### WHAT TO DO
What are the lines from the one containing "Viajes a Marrakech en el Puente del Pilar" through the last line of the records below? Return them exactly, leaving out pictures.

_ _ _ _ _

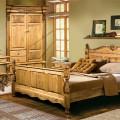 мебели-для-спальни-Викинг-GL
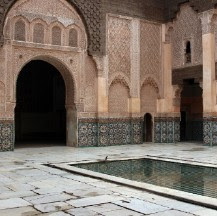 Viajes a Marrakech en el Puente del Pilar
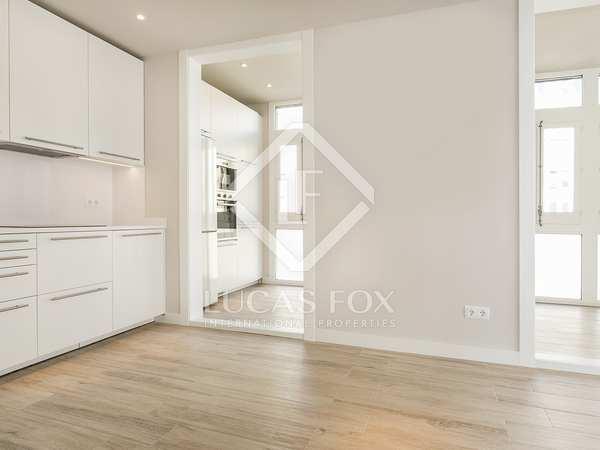 Piso de 105m² en alquiler en Eixample Izquierdo, Barcelona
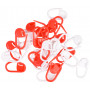 Infinity Hearts Maskemarkører Rød/Hvit 22mm - 30 stk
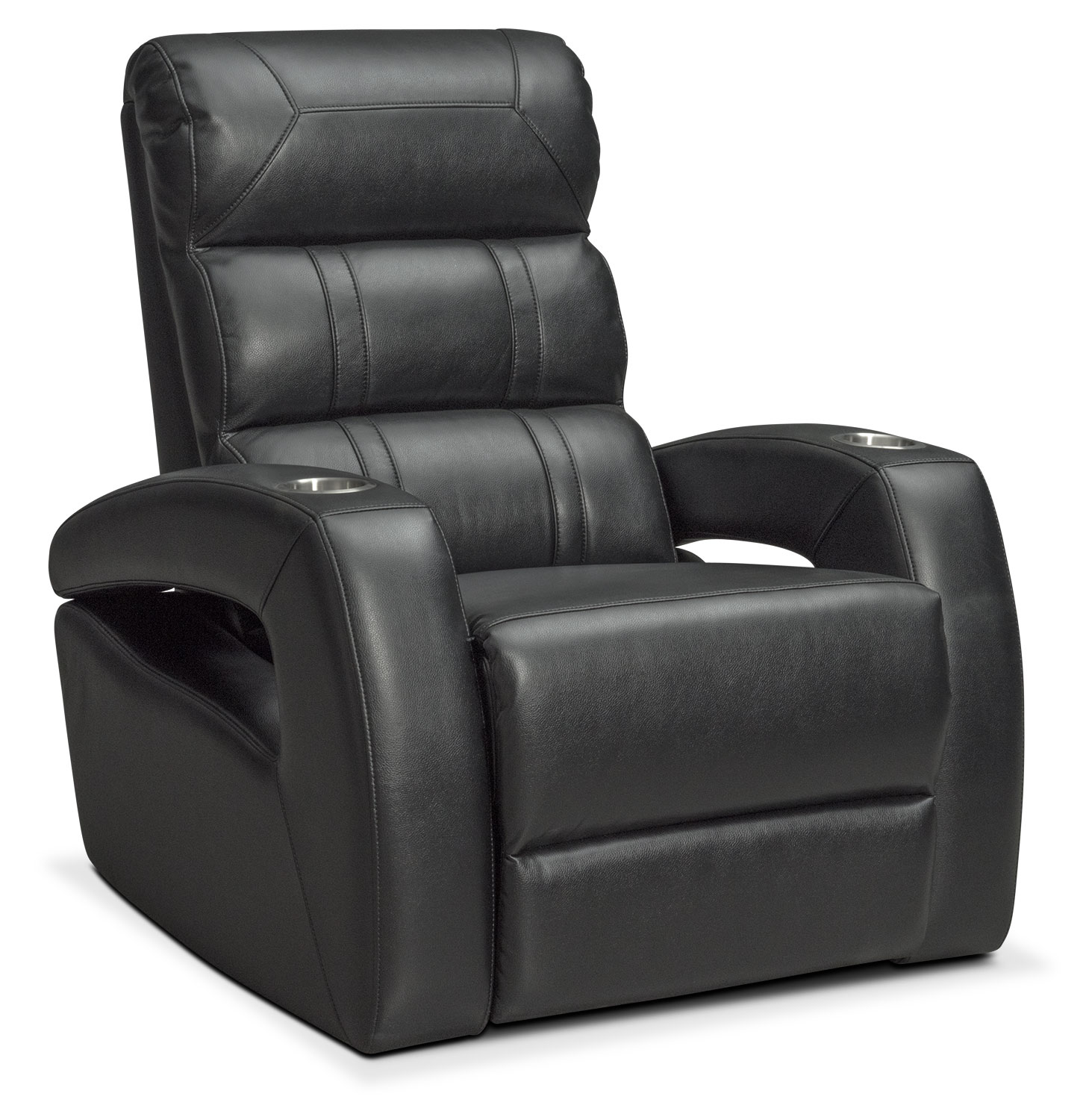 recliner chairs cheap fur desk chair bravo power value city furniture and mattresses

_ _ _ _ _

### SOLUTION TO THIS TASK
 Viajes a Marrakech en el Puente del Pilar
 Piso de 105m² en alquiler en Eixample Izquierdo, Barcelona
 Infinity Hearts Maskemarkører Rød/Hvit 22mm - 30 stk
 recliner chairs cheap fur desk chair bravo power value city furniture and mattresses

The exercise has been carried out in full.